None of those competitors have NetNatives' geographic footprint or performance-based pricing model, which gives EducationDynamics a short-term differentiation advantage. But that advantage only matters if colleges actually want to consolidate vendors. If institutions prefer best-of-breed point solutions over integrated platforms, the whole thesis falls apart.

The other risk is that universities bring more marketing functions in-house rather than outsourcing them. Several large state systems have been building internal enrollment marketing teams over the past five years, hiring digital marketers and data analysts rather than paying agencies. If that trend accelerates, the total addressable market for EducationDynamics shrinks—no matter how comprehensive the platform becomes.

Still, most colleges lack the budget and expertise to run sophisticated international recruitment campaigns on their own. That's the market EducationDynamics is targeting, and it's a big one. The question is whether the company can execute cleanly enough to capture it before competitors close the gap.

What to Watch Over the Next Year

The success or failure of this acquisition will reveal itself in stages. Here's what matters in the near term.

First: client retention. If NetNatives' existing clients start defecting because they don't want to be part of a larger platform, that's a red flag. Renewals in Q2 and Q3 of 2025 will tell the story.

Second: cross-sell velocity. Can EducationDynamics actually get its domestic clients to buy international services, and vice versa? If the two client bases remain siloed, the integration thesis collapses. Watch for case studies or client announcements that signal bundled deals.

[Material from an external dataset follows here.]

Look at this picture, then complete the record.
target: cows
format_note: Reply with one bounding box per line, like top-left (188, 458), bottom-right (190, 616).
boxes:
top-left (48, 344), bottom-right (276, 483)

Third: operational integration. Are the CRMs actually talking to each other? Is data flowing cleanly between platforms? Are clients seeing unified reporting, or are they still managing two separate dashboards? The devil lives in this infrastructure layer, and it's where integrations usually break.

The Longer-Term Question About Market Power

Further out, the question is whether EducationDynamics becomes a must-have vendor for higher ed institutions or just a very large optional one. Must-have vendors command pricing power and high retention. Optional vendors get squeezed on cost and replaced when budgets tighten.

Right now, EducationDynamics is betting that enrollment pressure—driven by demographics, competition, and financial strain—will push colleges toward full-service vendors who can deliver measurable results. That bet might be right. But it also assumes that colleges will trust one vendor with that much influence over their enrollment outcomes, and trust in higher ed is in short supply these days.

The NetNatives acquisition is a coherent strategic move. Whether it's a winning one depends on execution, integration, and whether the market actually wants what EducationDynamics is building. We'll know more in a year.